OS31A-0971:
An Atlas of Submarine Glacial Landforms: Modern, Quaternary and Ancient
Wednesday, 17 December 2014
Julian A. Dowdeswell1, Miquel Canals2, Martin Jakobsson3, Brian Jeremy Todd4, Evelyn K Dowdeswell1 and Kelly A Hogan5, (1)Scott Polar Research Institute, University of Cambridge, Cambridge, United Kingdom, (2)Universitat de Barcelona, GRC Geociencies Marines, Barcelona, Spain, (3)Stockholm University, Department of Geological Sciences, Stockholm, Sweden, (4)Geological Survey of Canada Atlantic, Dartmouth, NS, Canada, (5)NERC British Antarctic Survey, Cambridge, United Kingdom
Abstract:
In the past two decades there have been several advances that make the production of an atlas of submarine glacial landforms timely. First is the development of high-resolution imaging technologies; multi-beam echo-sounding or swath bathymetry that allows the detailed mapping of the sea floor at water depths of tens to thousands of metres across continental margins, and 3-D seismic methods that enable the visualisation of palaeo-continental shelves in Quaternary sediments and ancient palaeo-glacial rocks (e.g. Late Ordovician of Northern Africa). A second technological development is that of ice-breaking or ice-strengthened ships that can penetrate deep into the ice-infested waters of the Arctic and Antarctic, to deploy the multibeam systems. A third component is that of relevance – through both the recognition that the polar regions, and especially the Arctic, are particularly sensitive parts of the global environmental system and that these high-latitude margins (both modern and ancient) are likely to contain significant hydrocarbon resources.
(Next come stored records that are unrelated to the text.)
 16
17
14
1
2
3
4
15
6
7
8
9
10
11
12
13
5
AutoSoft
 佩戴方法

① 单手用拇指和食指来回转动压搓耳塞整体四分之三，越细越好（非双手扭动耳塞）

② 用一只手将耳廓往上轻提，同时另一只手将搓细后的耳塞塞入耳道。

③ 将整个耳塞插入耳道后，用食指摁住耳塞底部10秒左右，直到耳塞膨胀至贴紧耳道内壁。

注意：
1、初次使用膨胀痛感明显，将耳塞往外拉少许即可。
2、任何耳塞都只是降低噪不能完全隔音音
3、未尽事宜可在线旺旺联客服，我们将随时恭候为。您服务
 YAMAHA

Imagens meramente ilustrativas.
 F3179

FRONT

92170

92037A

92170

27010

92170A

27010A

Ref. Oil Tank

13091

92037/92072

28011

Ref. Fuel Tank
An enhanced understanding of the sediments and landforms of these fjord-shelf-slope systems is, therefore, of increasing importance to both academics and industry. We are editing an Atlas of Submarine Glacial Landforms that presents a series of individual contributions that describe, discuss and illustrate features on the high-latitude, glacier-influenced sea floor. Contributions are organised in two ways: first, by position on a continental margin – from fjords, through continental shelves to the continental slope and rise; secondly, by scale – as individual landforms and assemblages of landforms. A final section provides discussion of integrated fjord-shelf-slope systems. Over 100 contributions by scientists from many countries contain descriptions and interpretation of swath-bathymetric data from both Arctic and Antarctic margins and use 3D seismic data to investigate ancient glacial landforms. The Atlas will be published in late 2015 in the Memoir Series of the Geological Society of London.